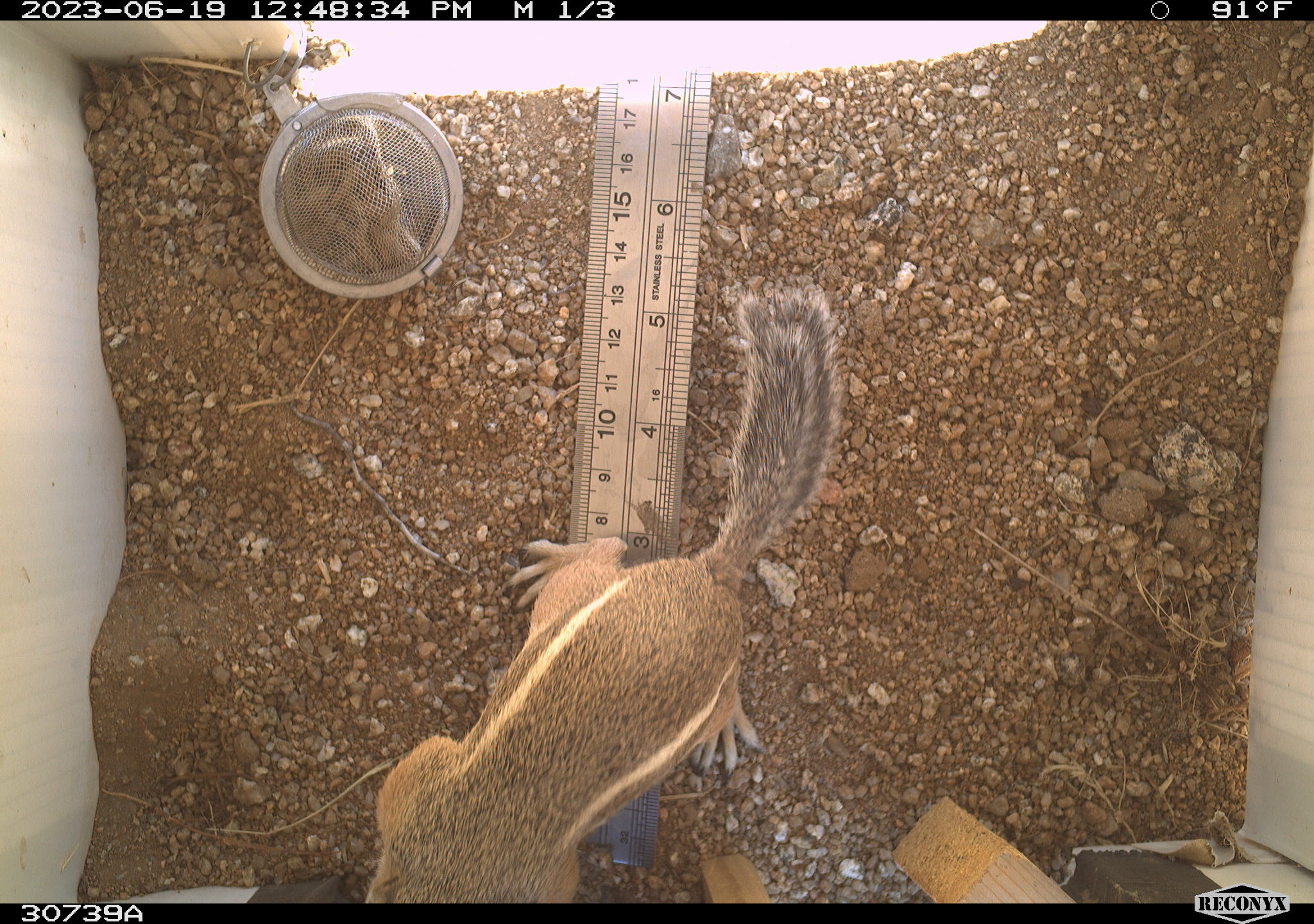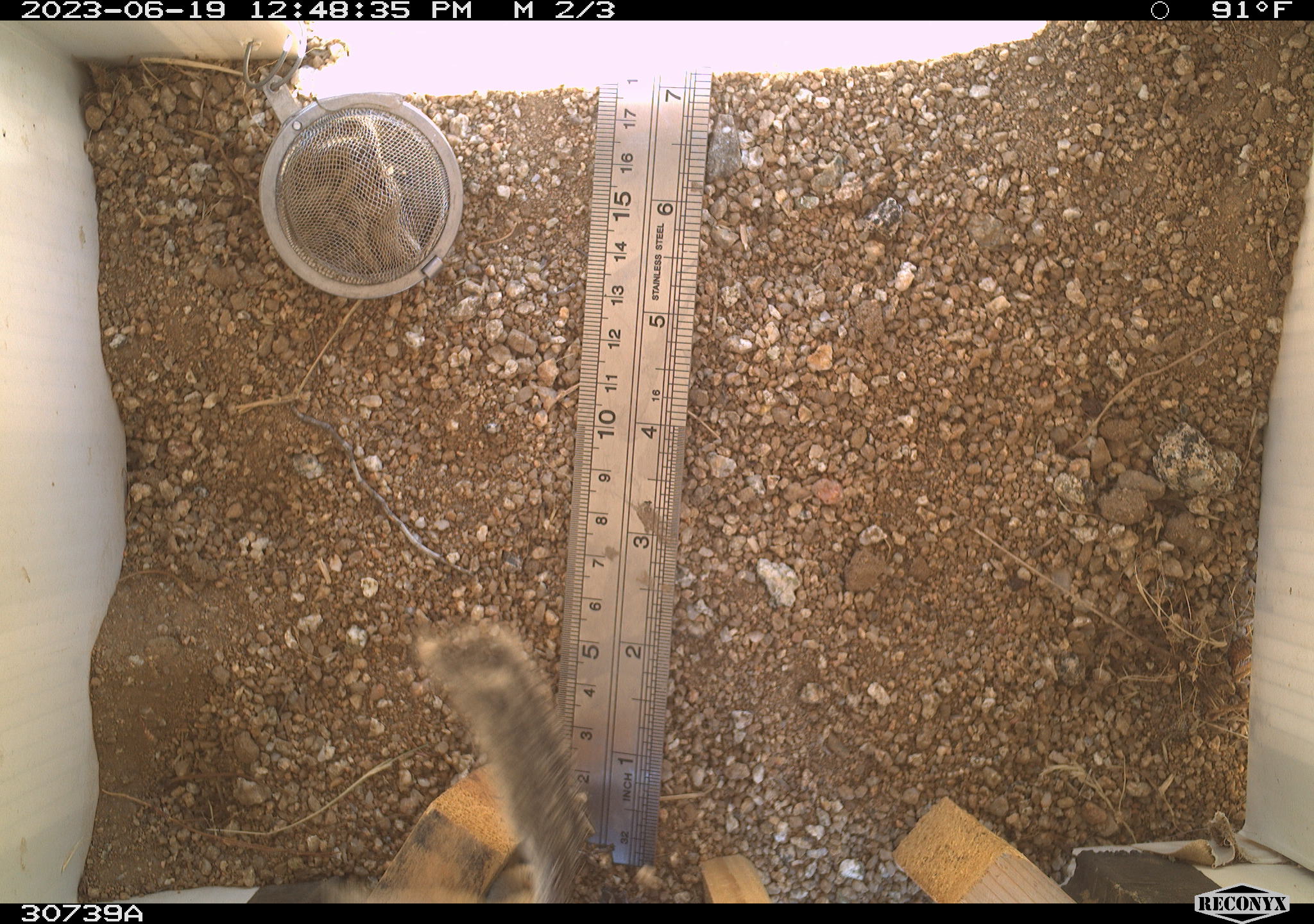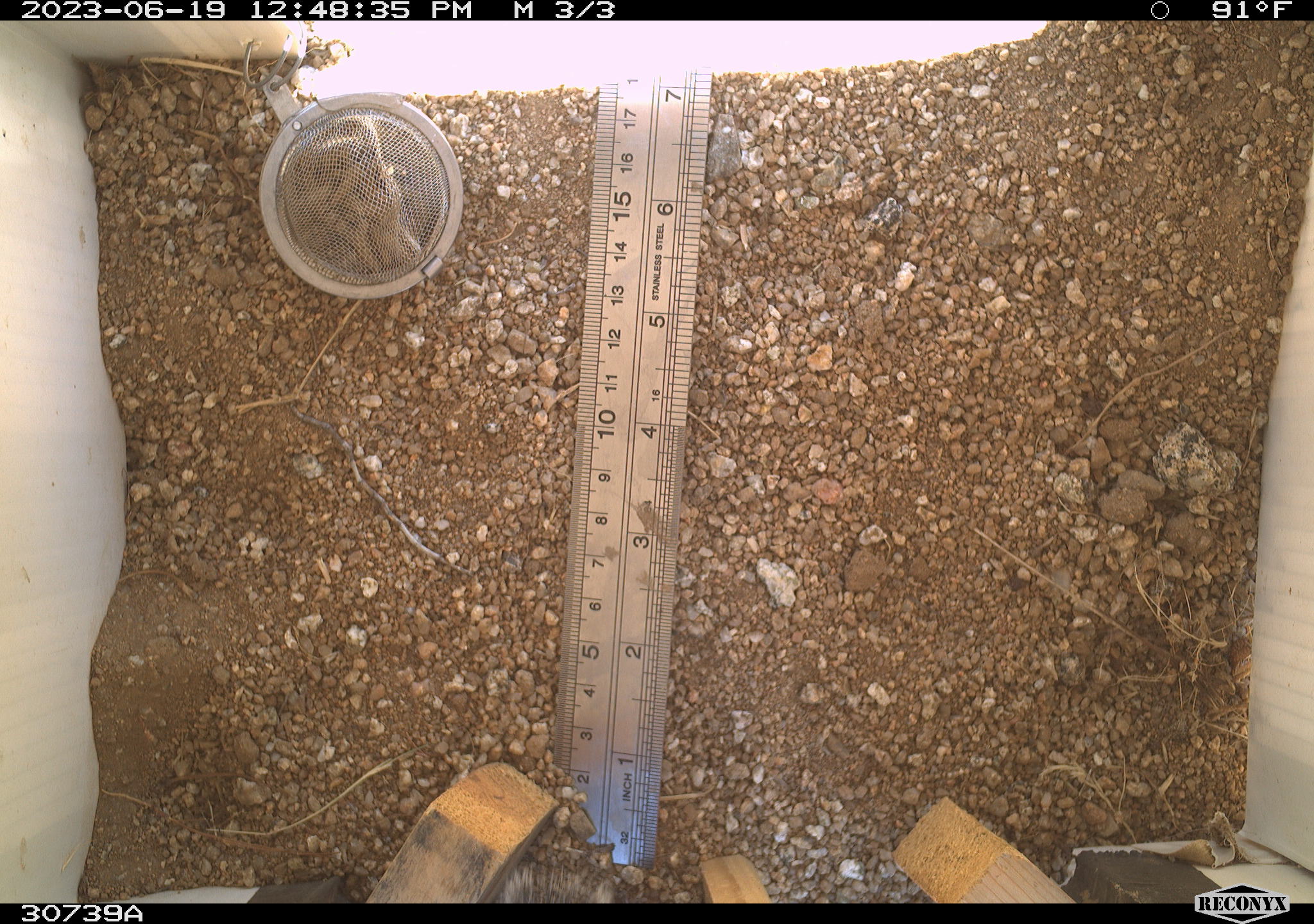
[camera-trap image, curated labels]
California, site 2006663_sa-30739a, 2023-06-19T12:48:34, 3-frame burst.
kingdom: Animalia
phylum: Chordata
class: Mammalia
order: Rodentia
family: Sciuridae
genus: Ammospermophilus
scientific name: Ammospermophilus leucurus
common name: white-tailed antelope squirrel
White-tailed antelope squirrel (Ammospermophilus leucurus).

→ **WORK INSTRUCTIONS**:
Send back the data above verbatim, leaving out its pictures.

→ **RESULT OF THE TASK**:
[camera-trap image, curated labels]
California, site 2006663_sa-30739a, 2023-06-19T12:48:34, 3-frame burst.
kingdom: Animalia
phylum: Chordata
class: Mammalia
order: Rodentia
family: Sciuridae
genus: Ammospermophilus
scientific name: Ammospermophilus leucurus
common name: white-tailed antelope squirrel
White-tailed antelope squirrel (Ammospermophilus leucurus).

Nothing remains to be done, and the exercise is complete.